■ **Estratto della pagina**

Una volta qui scorreva un fiume
Una riflessione sul cambiamento climatico
Cambiamento climatico. Due parole che sentiamo nominare da tanti anni eppure soltanto ora sembrano avere acquisito un senso per ognuno di noi. Le immagini del Po in secca e del ghiacciaio della Marmolada sono state uno schiaffo in faccia. Uno di quegli schiaffi che ti fanno svegliare da uno strano torpore…mi ricorda un po’ ciò che è successo nel 2020 con il Covid 19. Come direbbero i ragazzi del video su questo blog: “ci voleva una pandemia per farci capire che sbagliavamo”.
Ci trovo però anche una differenza: con la pandemia quasi tutti (politici, intellettuali, economisti e gran parte della popolazione) hanno dato fiducia a medici e ricercatori che si sono impegnati fino allo sfinimento, in alcuni casi anche con la vita, per arginare i contagi e trovare una cura e un vaccino. Con il cambiamento climatico invece è tutta un’altra storia. Sembra sempre che ci sia qualcosa di più importante da fare prima di cercare una soluzione e i vari governi (in particolare il nostro) cercano palliativi o si occupano di altro e questo è sconcertante. È sconcertante perché non fare niente di fronte ad una cosa evidente toglie speranza alle persone.
Questa inerzia e cecità mi da la sensazione che sono troppo piccola e sola per poter fare qualcosa e che devo subire passivamente le scelte sbagliate di coloro che avrebbero il potere di fare qualcosa. Sono sicura di non essere la sola a sentirmi così. E allora mi chiedo che idea ci sia dietro questa inerzia, questa volontà di non fare niente. Forse l’idea che gli esseri umani possono solo distruggere? Che sono brutti per natura e allora rendono brutto ciò che li circonda? Questa può essere una realtà, ma non è di certo la verità della specie umana. Per esempio se qualcuno vive in uno stato di abbandono, tratta la propria casa come una discarica e trascura se stesso e il posto dove vive si attivano i servizi sociali e spesso interviene anche lo psichiatra perché se una persona non si cura più del proprio ambiente è un segno di malessere. Quindi è malattia mentale e non fisiologia della mente umana. Allora perché se lo facciamo collettivamente smette di essere malattia e diventa normalità? E perché poi la normalità diviene impossibile da cambiare?

■ **Materiale di partenza**

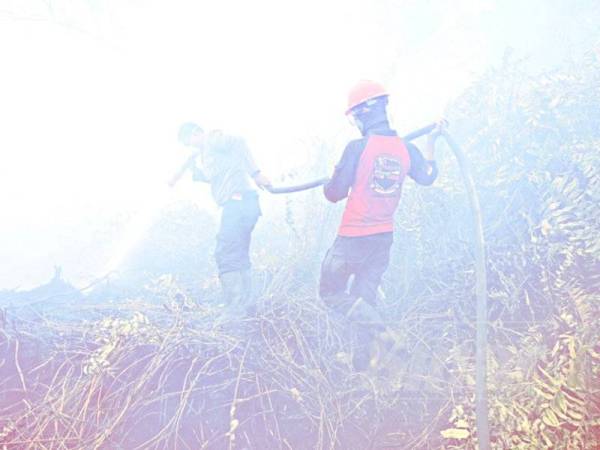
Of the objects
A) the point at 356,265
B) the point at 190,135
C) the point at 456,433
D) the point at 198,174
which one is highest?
the point at 190,135

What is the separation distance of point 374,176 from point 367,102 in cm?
46

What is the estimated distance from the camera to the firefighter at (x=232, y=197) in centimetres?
355

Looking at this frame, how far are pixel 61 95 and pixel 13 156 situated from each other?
10.5ft

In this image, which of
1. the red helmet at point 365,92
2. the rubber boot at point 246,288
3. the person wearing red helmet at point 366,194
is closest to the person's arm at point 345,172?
the person wearing red helmet at point 366,194

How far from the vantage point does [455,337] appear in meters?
3.00

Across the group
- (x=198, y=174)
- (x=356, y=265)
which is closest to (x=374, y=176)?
(x=356, y=265)

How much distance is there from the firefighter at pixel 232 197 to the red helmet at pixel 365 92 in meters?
1.21

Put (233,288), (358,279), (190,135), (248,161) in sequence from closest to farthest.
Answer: (358,279) < (233,288) < (248,161) < (190,135)

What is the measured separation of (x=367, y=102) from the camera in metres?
2.49

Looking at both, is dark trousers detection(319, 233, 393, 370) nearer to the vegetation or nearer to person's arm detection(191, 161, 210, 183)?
the vegetation

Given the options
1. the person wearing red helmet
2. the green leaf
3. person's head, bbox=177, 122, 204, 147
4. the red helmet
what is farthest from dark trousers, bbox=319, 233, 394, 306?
person's head, bbox=177, 122, 204, 147

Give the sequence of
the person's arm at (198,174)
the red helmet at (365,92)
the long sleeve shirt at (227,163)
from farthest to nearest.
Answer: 1. the person's arm at (198,174)
2. the long sleeve shirt at (227,163)
3. the red helmet at (365,92)

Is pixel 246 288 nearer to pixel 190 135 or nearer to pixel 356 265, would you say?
pixel 356 265

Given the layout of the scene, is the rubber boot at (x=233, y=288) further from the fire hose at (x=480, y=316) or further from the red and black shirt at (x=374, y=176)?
the red and black shirt at (x=374, y=176)
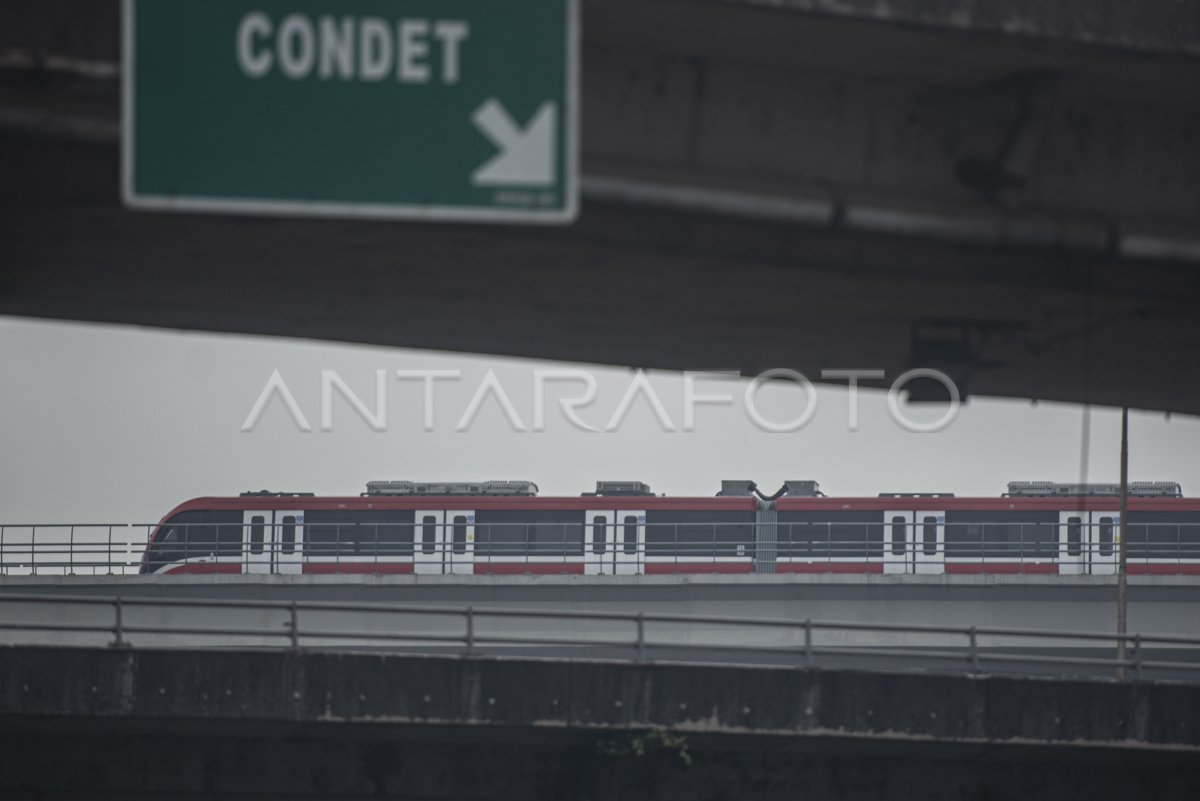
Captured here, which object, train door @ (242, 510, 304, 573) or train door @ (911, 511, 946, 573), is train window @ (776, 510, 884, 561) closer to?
train door @ (911, 511, 946, 573)

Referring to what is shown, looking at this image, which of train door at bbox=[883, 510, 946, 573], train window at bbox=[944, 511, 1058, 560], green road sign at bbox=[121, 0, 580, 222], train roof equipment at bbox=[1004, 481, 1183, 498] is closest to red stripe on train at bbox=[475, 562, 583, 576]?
train door at bbox=[883, 510, 946, 573]

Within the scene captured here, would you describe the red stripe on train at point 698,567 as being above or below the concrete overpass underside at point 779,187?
below

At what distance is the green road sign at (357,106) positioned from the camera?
769 centimetres

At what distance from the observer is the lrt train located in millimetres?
37562

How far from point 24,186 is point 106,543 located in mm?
26064

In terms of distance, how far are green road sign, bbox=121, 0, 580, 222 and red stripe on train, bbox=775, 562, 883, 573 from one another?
29.5 meters

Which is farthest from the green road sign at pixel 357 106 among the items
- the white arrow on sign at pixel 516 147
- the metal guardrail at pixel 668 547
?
the metal guardrail at pixel 668 547

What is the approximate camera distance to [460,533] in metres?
38.9

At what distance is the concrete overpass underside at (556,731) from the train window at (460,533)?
2037cm

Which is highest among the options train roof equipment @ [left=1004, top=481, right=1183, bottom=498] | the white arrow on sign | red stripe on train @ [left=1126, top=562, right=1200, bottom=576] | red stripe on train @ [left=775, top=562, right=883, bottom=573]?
the white arrow on sign

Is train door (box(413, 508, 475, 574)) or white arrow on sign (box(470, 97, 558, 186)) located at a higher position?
white arrow on sign (box(470, 97, 558, 186))

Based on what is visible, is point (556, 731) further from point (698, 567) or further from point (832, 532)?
point (832, 532)

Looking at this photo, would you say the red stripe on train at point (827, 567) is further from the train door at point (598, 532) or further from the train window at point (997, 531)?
the train door at point (598, 532)

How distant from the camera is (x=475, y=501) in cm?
3912
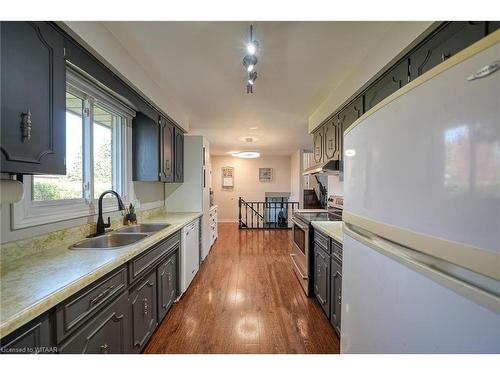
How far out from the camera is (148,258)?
1671 mm

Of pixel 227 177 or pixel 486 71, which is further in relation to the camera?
pixel 227 177

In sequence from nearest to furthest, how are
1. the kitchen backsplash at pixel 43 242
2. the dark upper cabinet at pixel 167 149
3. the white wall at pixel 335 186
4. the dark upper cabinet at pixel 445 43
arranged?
the dark upper cabinet at pixel 445 43 < the kitchen backsplash at pixel 43 242 < the dark upper cabinet at pixel 167 149 < the white wall at pixel 335 186

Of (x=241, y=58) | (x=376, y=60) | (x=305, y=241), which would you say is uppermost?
(x=241, y=58)

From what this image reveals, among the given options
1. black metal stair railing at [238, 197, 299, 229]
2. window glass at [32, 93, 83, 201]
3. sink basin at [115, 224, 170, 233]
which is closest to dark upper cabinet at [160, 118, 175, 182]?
sink basin at [115, 224, 170, 233]

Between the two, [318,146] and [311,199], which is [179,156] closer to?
[318,146]

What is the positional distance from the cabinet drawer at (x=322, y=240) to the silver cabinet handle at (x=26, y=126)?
214 centimetres

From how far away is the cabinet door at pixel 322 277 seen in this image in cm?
206

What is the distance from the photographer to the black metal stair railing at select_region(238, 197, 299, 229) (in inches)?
287

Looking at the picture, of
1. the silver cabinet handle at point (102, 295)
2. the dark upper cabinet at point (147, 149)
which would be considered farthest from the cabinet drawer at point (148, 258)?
the dark upper cabinet at point (147, 149)

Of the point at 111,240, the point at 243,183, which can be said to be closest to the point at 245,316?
the point at 111,240

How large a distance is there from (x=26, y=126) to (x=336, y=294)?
2.26 metres

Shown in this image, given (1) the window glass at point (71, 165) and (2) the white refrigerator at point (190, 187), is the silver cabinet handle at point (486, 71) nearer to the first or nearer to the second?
(1) the window glass at point (71, 165)

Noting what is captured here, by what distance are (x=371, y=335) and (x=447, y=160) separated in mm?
703
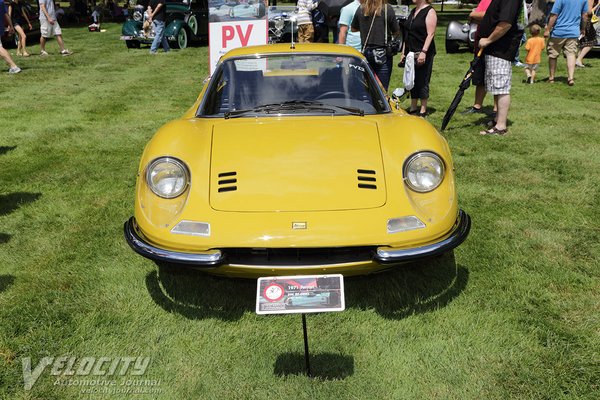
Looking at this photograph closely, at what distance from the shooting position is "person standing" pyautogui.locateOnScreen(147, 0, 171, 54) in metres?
13.9

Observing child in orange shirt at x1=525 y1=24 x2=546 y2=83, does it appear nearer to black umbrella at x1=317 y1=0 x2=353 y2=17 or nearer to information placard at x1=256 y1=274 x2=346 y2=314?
black umbrella at x1=317 y1=0 x2=353 y2=17

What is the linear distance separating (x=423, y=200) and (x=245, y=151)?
103cm

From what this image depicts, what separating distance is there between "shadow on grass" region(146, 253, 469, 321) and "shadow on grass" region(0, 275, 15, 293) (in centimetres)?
82

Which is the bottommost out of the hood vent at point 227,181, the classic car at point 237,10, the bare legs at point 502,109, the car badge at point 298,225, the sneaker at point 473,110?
the sneaker at point 473,110

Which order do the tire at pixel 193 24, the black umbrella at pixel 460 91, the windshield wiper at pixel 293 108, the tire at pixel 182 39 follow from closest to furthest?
the windshield wiper at pixel 293 108
the black umbrella at pixel 460 91
the tire at pixel 182 39
the tire at pixel 193 24

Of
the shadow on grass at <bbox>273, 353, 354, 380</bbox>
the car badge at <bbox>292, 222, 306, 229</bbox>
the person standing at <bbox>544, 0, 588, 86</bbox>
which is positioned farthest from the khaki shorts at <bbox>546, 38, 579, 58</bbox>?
the shadow on grass at <bbox>273, 353, 354, 380</bbox>

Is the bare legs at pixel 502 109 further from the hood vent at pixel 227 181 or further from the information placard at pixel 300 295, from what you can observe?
the information placard at pixel 300 295

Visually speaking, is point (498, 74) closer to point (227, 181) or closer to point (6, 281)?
point (227, 181)

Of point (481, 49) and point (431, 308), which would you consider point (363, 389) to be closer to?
point (431, 308)

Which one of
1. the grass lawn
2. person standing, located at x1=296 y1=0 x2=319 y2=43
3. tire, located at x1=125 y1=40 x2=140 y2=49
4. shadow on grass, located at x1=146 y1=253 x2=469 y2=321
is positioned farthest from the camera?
tire, located at x1=125 y1=40 x2=140 y2=49

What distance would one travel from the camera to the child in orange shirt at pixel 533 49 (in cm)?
928

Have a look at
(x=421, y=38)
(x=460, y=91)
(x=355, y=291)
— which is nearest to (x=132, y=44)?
(x=421, y=38)

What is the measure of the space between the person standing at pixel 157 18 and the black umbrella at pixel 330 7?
4.87 m

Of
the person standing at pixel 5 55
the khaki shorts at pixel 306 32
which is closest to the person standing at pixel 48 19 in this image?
the person standing at pixel 5 55
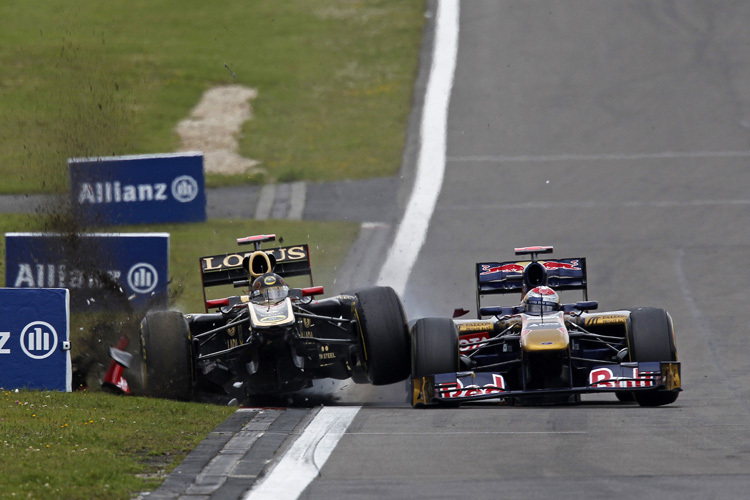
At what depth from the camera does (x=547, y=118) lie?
102 ft

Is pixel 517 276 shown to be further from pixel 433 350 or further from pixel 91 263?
pixel 91 263

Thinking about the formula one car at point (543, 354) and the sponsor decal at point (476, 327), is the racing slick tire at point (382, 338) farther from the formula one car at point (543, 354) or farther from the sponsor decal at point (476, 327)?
the sponsor decal at point (476, 327)

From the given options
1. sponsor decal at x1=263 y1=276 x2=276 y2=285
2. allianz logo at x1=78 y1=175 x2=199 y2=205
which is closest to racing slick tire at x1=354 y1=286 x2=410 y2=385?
sponsor decal at x1=263 y1=276 x2=276 y2=285

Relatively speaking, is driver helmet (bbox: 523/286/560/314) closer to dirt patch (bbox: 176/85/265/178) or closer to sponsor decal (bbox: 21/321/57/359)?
sponsor decal (bbox: 21/321/57/359)

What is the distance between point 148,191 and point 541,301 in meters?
12.8

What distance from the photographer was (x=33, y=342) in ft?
48.0

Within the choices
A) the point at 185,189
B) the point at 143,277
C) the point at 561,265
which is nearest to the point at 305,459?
the point at 561,265

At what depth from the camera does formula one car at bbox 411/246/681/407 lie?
1360 centimetres

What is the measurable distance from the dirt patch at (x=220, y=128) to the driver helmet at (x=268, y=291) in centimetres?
1444

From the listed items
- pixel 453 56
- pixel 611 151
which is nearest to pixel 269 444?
pixel 611 151

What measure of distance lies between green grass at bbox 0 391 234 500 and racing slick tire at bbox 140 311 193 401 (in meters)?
0.39

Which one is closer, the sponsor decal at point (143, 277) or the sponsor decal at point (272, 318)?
the sponsor decal at point (272, 318)

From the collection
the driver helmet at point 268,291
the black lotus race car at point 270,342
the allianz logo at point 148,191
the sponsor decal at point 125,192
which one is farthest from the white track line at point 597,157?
the driver helmet at point 268,291

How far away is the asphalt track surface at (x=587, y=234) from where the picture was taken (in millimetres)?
9742
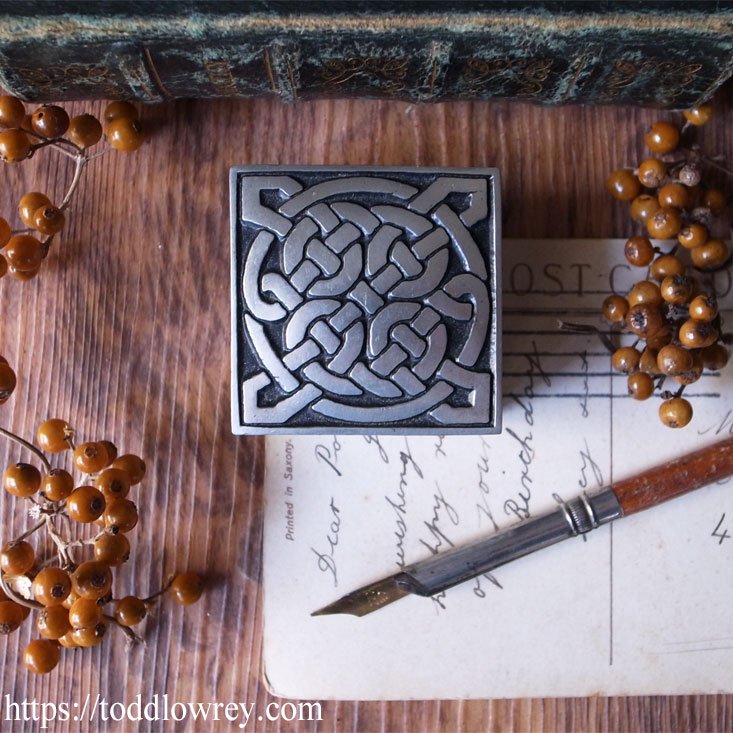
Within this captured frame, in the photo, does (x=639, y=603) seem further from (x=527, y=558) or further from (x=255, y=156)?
(x=255, y=156)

■ **Elenco attività**
[1] Nella riflessione sul cambiamento climatico, quali immagini vengono paragonate a uno schiaffo in faccia?
[2] Prosegui la riflessione sul cambiamento climatico partendo dopo l'ultima frase riportata.

■ **Soluzioni esercizi**
[1] Le immagini del Po in secca e del ghiacciaio della Marmolada.

[2]
Qualche giorno fa ero in campagna con un caro amico e lui guardando un’ape dentro un fiore ha detto: “che carino”. Un’affermazione semplice, anche banale se vogliamo eppure mi ha fatto fare delle domande. Cosa stiamo facendo scomparire e per avere cosa in cambio? Forse non stiamo uccidendo solo la natura ma anche la nostra tenerezza. La capacità di notare una cosa semplice e di pensare che sia importante. La stiamo buttando via per il cellulare nuovo, lo spritz delle sette e il cibo in scatola? La cancelliamo ogni mattina imbottigliati nel traffico con il motore acceso? Siamo sicuri che è impossibile pensare di cambiare?
Le nuove generazioni già ci stanno pensando, lo sanno che noi abbiamo sbagliato. Ora sta a noi ammettere l’errore e rispondergli. Non possiamo dirgli che non capiscono come va davvero il mondo, che sono ancora troppo giovani per sapere cosa è giusto. In fondo ognuno di noi sa con certezza cosa sia giusto: è giusto smettere di distruggere, è giusto cambiare. Non solo è necessario, è anche possibile. E magari fra 10 anni non sentiremo un bambino chiedere: “papà cos’è un ghiacciaio?” “Una cosa bellissima, era una cosa che dava acqua a tanti ruscelli e questi diventavano fiumi. I fiumi abbracciavano le colline come se volessero accarezzarle. Accanto alle loro rive si dissetavano le foreste. Si srotolavano come fili su tutto il pianeta per chilometri e alla fine sboccavano in mare. Ora si sono estinti un po’ come i dinosauri, solo che è stata colpa nostra”.
Ma tornando al presente, c’è un’intera generazione di adolescenti incazzati che ci guarda con disprezzo e non per una effimera ribellione ma perché non ci stiamo muovendo, non stiamo facendo niente. Lo sentono che la nostra non è solo pigrizia ma disinteresse. Dentro di noi un tempo c’era la loro stessa scintilla, quella che ti fa cercare gli altri e ti fa pensare che insieme non solo puoi crescere, ma forse riesci pure a cambiare la realtà. Ora noi dobbiamo essere contemporaneamente adolescenti ribelli e adulti responsabili, teneri come bambini e sensibili come donne, ma con la forza e la tenacia di un uomo esperto. Adesso siamo cresciuti, ora dobbiamo cambiare questa realtà.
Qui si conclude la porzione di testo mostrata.